Suggested as a road trip to wonder in the Lomellina rice fields. For those with bicycles and who have the time, it might be pleasant to ride around the countryside roads in the best seasons – spring and autumn are recommended.
ABBIATEGRASSO: THE JEWISH MONEY-LENDER AT COURT
About 20 kilometres from Milan and 5 kilometres from the river Ticino, in the 1500s Abbiategrasso was home to Emanuele Bassano, whose Jewish bank was located in Porta San Martino. Bassano, financially supported the Sforza family, who used to live in the citadel Castle. We recommend a visit to the Visconteo Castle, with the renowned Duchesses’ nursery above the present Council room, the church of Santa Maria Nuova and, next to it, the great arches built in 1497, Bramante’s last work in Lombardy.

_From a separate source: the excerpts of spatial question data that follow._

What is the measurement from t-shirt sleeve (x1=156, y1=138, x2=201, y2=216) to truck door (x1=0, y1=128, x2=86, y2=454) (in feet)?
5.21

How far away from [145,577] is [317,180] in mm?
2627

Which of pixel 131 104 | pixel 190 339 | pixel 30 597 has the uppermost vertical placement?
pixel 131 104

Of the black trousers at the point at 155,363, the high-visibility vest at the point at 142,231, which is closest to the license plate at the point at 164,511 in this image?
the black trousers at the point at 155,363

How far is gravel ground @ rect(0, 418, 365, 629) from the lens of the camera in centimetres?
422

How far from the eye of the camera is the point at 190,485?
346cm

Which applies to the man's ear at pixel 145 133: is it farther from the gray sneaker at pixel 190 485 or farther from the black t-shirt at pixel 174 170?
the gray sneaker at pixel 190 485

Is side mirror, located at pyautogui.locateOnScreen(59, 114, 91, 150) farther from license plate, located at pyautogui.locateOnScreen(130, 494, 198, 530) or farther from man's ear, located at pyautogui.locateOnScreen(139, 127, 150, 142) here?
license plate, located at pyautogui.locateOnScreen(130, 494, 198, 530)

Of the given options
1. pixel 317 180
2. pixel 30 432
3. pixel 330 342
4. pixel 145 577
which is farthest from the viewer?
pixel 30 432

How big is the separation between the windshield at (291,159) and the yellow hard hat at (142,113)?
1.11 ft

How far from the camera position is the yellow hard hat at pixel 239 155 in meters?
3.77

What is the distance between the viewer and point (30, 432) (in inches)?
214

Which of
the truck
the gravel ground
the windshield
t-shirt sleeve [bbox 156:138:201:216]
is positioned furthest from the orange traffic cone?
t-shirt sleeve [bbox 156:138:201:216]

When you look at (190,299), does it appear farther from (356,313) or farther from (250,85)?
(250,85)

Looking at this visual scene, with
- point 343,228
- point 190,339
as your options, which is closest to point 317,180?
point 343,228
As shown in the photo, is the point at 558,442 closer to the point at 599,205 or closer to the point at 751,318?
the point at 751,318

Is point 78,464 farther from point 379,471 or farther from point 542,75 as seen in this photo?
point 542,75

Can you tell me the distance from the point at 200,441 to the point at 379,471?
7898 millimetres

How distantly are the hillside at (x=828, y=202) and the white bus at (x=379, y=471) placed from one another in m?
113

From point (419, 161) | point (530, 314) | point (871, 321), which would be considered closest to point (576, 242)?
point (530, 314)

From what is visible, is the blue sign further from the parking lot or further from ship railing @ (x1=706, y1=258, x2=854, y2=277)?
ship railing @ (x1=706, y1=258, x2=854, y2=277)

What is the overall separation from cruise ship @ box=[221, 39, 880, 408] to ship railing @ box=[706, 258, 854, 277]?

THE STAR OF DAVID IN VIGEVANO’S NOT TO BE MISSED PIAZZA DUCALE
35 kilometres from Milan, in Lomellina, Vigevano was home to the French Jewish bankers in 1400, who loaned money to the Visconti and Sforza families. We highly recommend visiting the splendid Piazza Ducale, commissioned by Ludovico il Moro (1494), one of the most harmonious squares of the Renaissance. Perfectly rectangular, the square is surrounded on three sides by small buildings with porches and decorated façades. On the cobblestones, an ornamental Maghen David (six-pointed star); on one side, Bramante’s tower built in 1198 and finished in the 15th century thanks to the contribution of the Jewish bankers Galli, already in the town since 1435. They also provided for Bianca Maria Sforza’s dowry. Not far from the square, via Roncalli is also known as “the ghetto”. Factual note: today, Vigevani is a Jewish surname.
MORTARA’S SALAME D’OCA, JUST LIKE THE JEWISH SALAME
40 kilometres from Milan, Mortara, a town in Lomellina, is renowned for its markets and festivals. A famous festival is dedicated to the “salame d’oca”, the recipe of which is of Jewish origin. Already a business centre, Mortara was home to many Jews from 1467 to 1600, as witnessed by an illuminated manuscript kept in Milan’s Ambrosiana and dedicated to Baruch Ben Shmuel from Mortara in 1483, which reveals how educated his family environment was. The gothic Basilica of San Lorenzo (1375) and the neoclassical building of the Town Hall are worth a visit. Factual note: today, Mortara is a Jewish surname.